Müzenin restorasyonunda envanter genişletme çalışması da yapılmış. Evin mevcut eşyaları haricinde Sait Faik Arşivi’nden belgeler, el yazması notlar da koleksiyona eklenmiş. Bu müzenin geçmişteki durumu ile bugün arasında bir kırılma olarak görülebilir, zira müzenin iki sahiplenicisi olarak ada halkını ve edebiyat, sanat severleri kabul edersek, bu anlamda yapılan bir çalışmanın 2. grup için daha doyurucu bir sunum ortaya koyduğunu söylemek mümkün.

Cürgen’in konuyla ilgili görüşü ise şu şekilde; “Müzenin koleksiyonunu genişletmek adına hala yapmak istediğimiz başka çalışmalar da var. Toplamak istediği makaleler, yazışmalar… Genişlemesi mümkün ama sonsuz değil tabi çünkü mekansal bir sınırımız var.”

Bütün evin eşyaları şuanda sergilemede değil. Zaman zaman değiştiriliyor. Bu hem ziyaretçiyle buluşturmak, hem de sergideki objeyi dinlendirmek için önemli bir detay.

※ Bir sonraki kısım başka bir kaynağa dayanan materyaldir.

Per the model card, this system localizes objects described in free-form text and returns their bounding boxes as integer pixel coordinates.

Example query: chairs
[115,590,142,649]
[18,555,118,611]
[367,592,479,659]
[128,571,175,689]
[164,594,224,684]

Sait Faik’in yaşantısına dair kesintiler sunulan 2.katta en özel alan şüphesiz ki; Sait Faik’in odası… Yatağı üzerinde duran pijamaları, baş ucuna konmuş kolonyası mürekkep dökülmüş bir masa bu odaya her girenin bir törenle girişine sebep oluyor…


Evin odaları farklı sergileme mekanları olarak kurgulanmış. Şüphesiz bu odalardan en özel olan Sait Faik’in yatak odası. Tıraş takımından yatağının üzerinde katlı duran çizgili pijamalarına kadar kişisel eşyalarını görebileceğiniz odada masasının üzerinde yalnız duran bir hokka dikkatimizi çekti. Bu hokkayı Sait Faik’in kullanmamış bile olacağını ama yine de sergilendiğini belirten Canan Cürgen bunun nedenini şöyle açıklıyor:

“Sait Faik çok masa başında oturup yazan bir yazar değil. Mürekkeplerle, daktilolarla haşırneşir bir yazarlık hayatı olmamış. Cebinde sarı bakkal defteri, elinde kurşun kalem ne zaman yazmak arzusu hasıl olursa o zaman orada yazan bir yazar. Burada sergilediğimiz bir mürekkep hokkası var ama ne kalemi var ne de başka bir şey.”


Tüm Karamsarlığıyla Umuda Bakan Sait Faik

Çatı katında gezdiğimiz odalardan biri evin en izole mekanlarından biri. Orada öylece dev bir siyah deri koltuk karşılıyor sizi. Evin manzarasının da en güzel yeri olduğunu belirten Cürgen tüm karamsarlığıyla orada oturan koltuğun yerinin hiç değişmediğini söylüyor ve ekliyor “Belki de sadece burada duran koltuk üzerinden Sait Faik’in karakterini çözümleyebiliriz…” Adanın manzarasına bakan ama kendi içine sığnmış, bu derece ıssız ve heybetli koltuk yazarın içindeki tüm sıkıntıyı o narin evde nasıl bir çatı katında sakladığını gösteriyor.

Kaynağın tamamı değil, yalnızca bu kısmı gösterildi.